Data under study below:
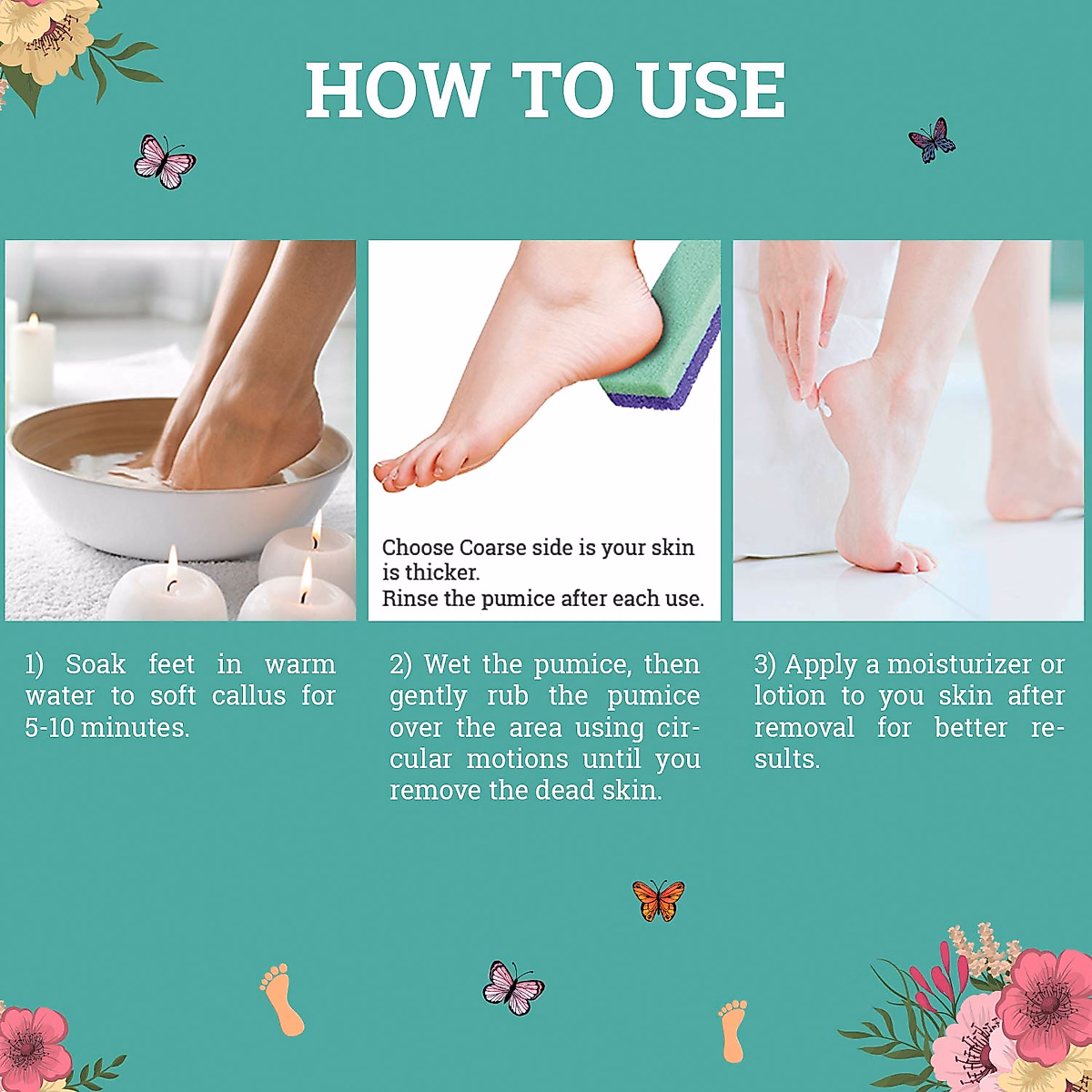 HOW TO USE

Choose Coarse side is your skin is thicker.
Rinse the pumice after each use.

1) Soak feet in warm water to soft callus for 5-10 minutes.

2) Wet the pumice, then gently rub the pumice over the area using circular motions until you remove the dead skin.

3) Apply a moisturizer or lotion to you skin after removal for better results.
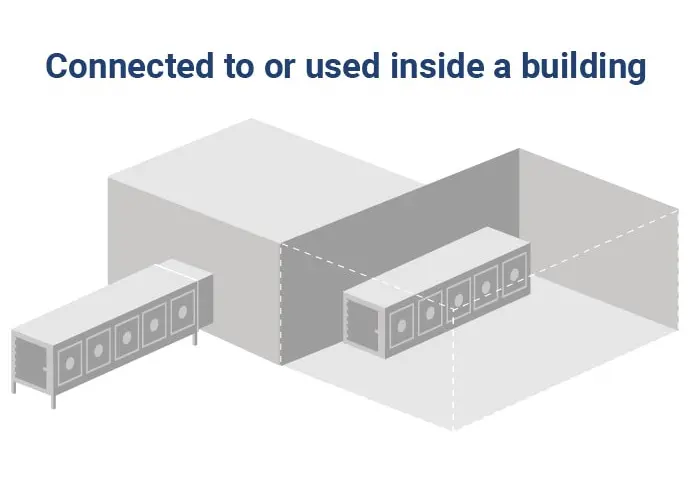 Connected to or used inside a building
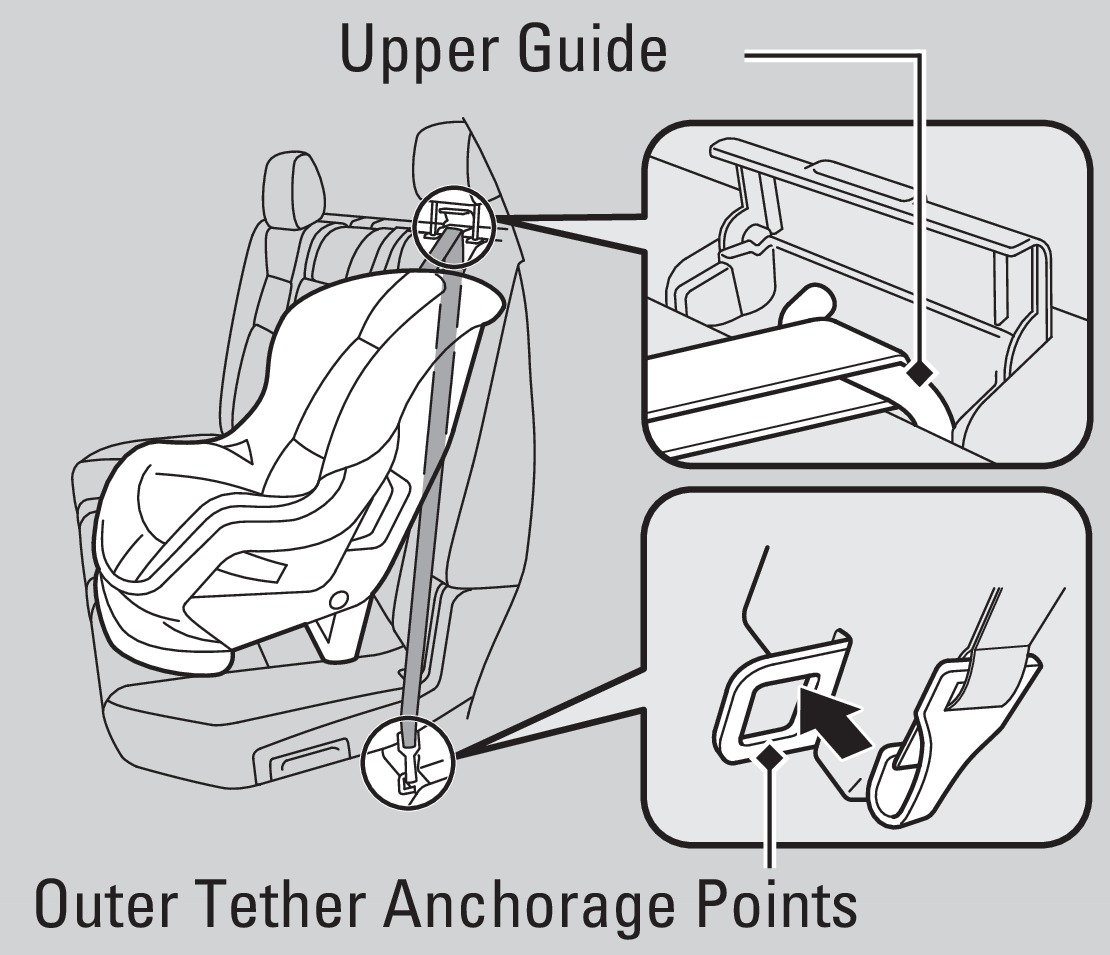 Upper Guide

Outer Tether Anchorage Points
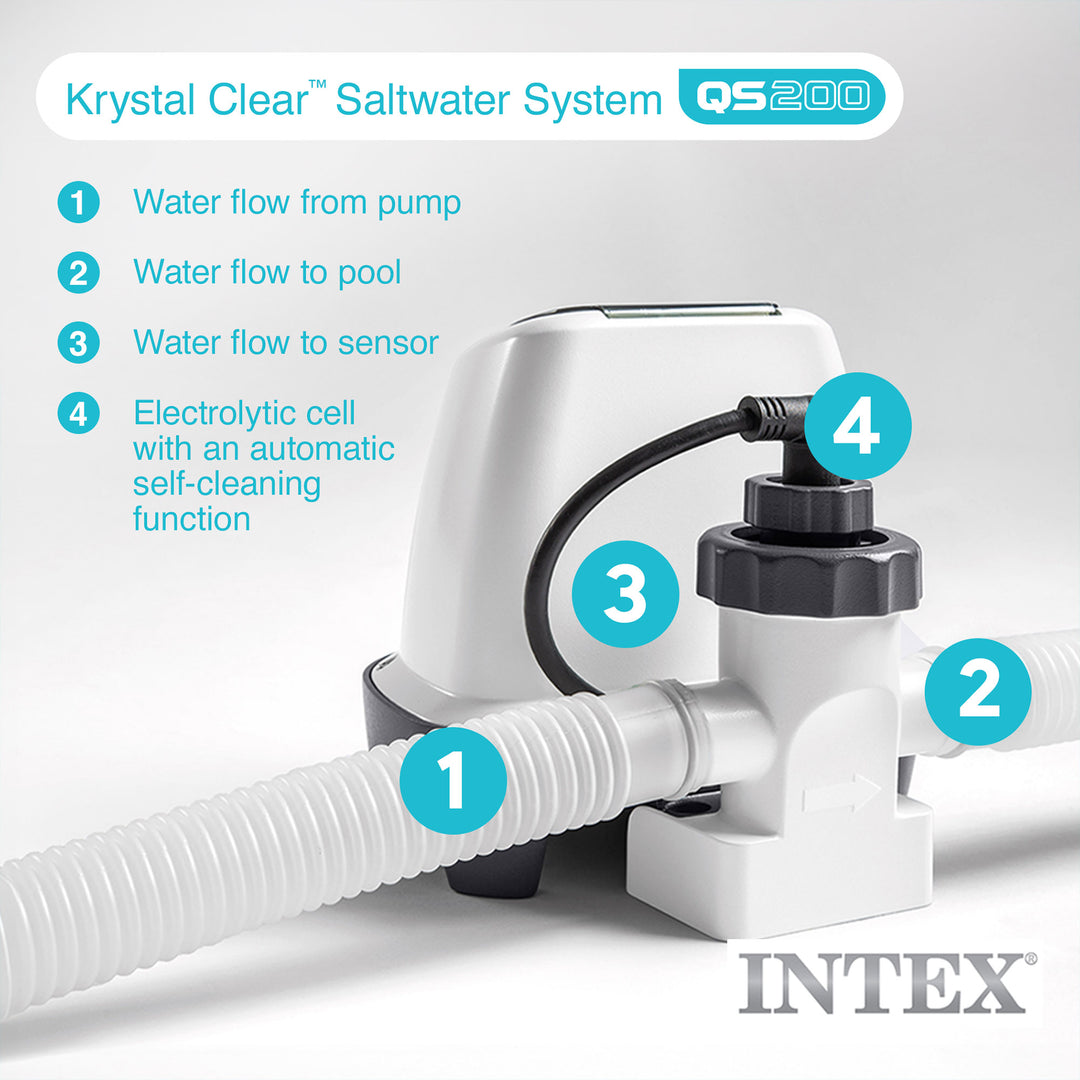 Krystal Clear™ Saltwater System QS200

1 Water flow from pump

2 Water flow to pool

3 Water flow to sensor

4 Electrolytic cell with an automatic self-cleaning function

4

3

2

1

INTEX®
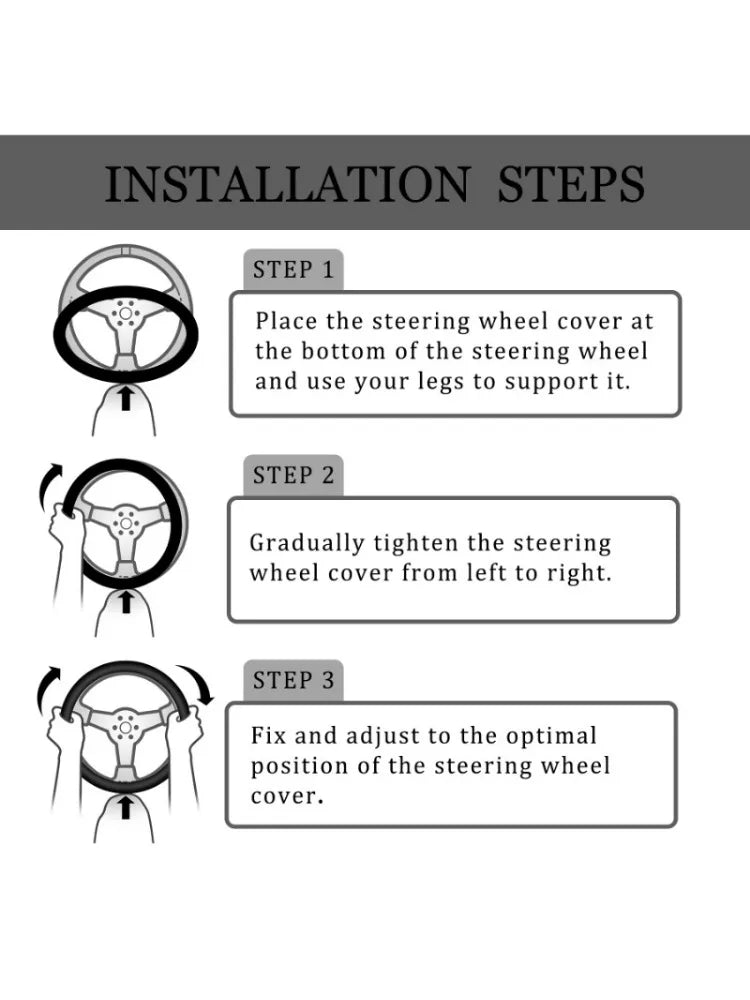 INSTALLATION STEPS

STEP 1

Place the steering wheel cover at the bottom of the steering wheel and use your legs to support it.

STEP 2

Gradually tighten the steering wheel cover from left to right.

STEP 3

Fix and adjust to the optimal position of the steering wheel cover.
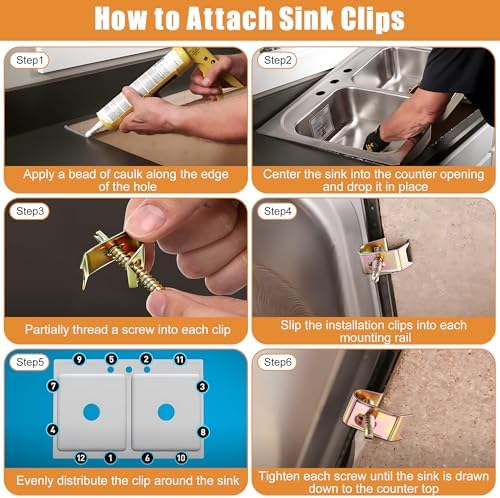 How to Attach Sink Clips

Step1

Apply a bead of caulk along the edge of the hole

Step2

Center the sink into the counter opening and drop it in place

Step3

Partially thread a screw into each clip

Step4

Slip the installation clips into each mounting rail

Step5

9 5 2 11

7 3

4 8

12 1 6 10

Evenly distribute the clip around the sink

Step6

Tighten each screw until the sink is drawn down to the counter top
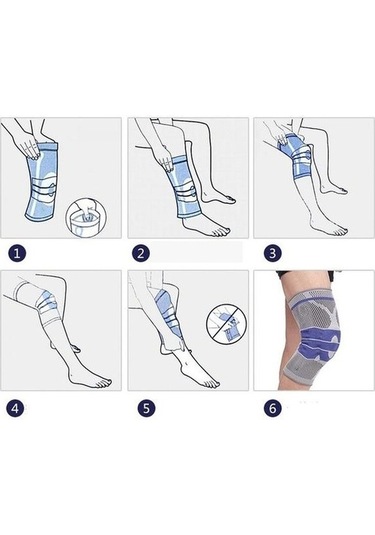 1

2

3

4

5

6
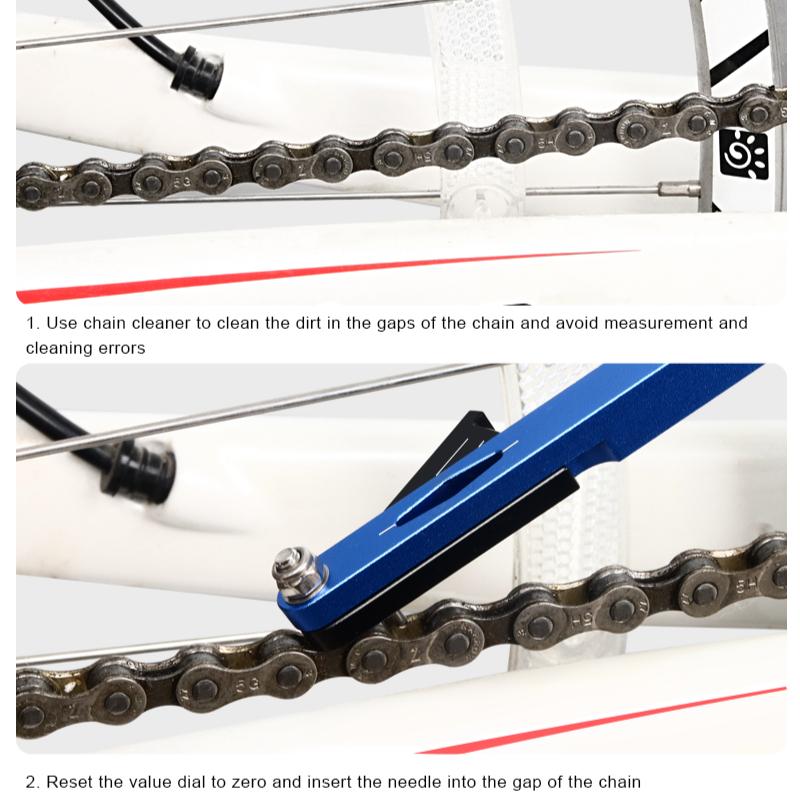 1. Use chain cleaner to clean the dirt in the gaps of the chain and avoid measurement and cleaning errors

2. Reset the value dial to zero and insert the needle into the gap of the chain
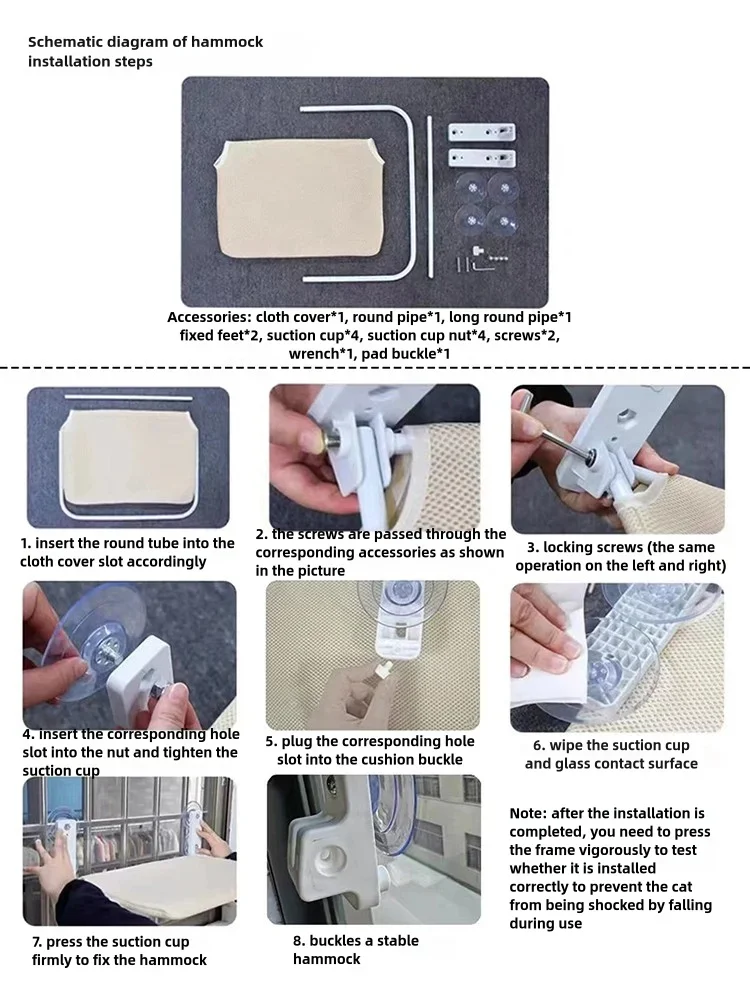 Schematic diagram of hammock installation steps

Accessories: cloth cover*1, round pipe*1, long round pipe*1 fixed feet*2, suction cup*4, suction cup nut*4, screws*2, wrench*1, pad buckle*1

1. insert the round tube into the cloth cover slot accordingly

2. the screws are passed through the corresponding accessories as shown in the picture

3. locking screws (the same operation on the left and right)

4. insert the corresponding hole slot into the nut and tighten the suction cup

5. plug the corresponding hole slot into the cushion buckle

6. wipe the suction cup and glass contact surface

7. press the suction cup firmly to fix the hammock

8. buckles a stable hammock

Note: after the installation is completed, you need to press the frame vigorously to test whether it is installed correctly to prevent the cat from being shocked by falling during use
End of Data under study.
Above are records with pictures. Reproduce exactly only the lines from the line with "Place the steering" through the line with "5. plug the", both ends included, and leave the pictures out.

Place the steering wheel cover at the bottom of the steering wheel and use your legs to support it.

STEP 2

Gradually tighten the steering wheel cover from left to right.

STEP 3

Fix and adjust to the optimal position of the steering wheel cover.
 How to Attach Sink Clips

Step1

Apply a bead of caulk along the edge of the hole

Step2

Center the sink into the counter opening and drop it in place

Step3

Partially thread a screw into each clip

Step4

Slip the installation clips into each mounting rail

Step5

9 5 2 11

7 3

4 8

12 1 6 10

Evenly distribute the clip around the sink

Step6

Tighten each screw until the sink is drawn down to the counter top
 1

2

3

4

5

6
 1. Use chain cleaner to clean the dirt in the gaps of the chain and avoid measurement and cleaning errors

2. Reset the value dial to zero and insert the needle into the gap of the chain
 Schematic diagram of hammock installation steps

Accessories: cloth cover*1, round pipe*1, long round pipe*1 fixed feet*2, suction cup*4, suction cup nut*4, screws*2, wrench*1, pad buckle*1

1. insert the round tube into the cloth cover slot accordingly

2. the screws are passed through the corresponding accessories as shown in the picture

3. locking screws (the same operation on the left and right)

4. insert the corresponding hole slot into the nut and tighten the suction cup

5. plug the corresponding hole slot into the cushion buckle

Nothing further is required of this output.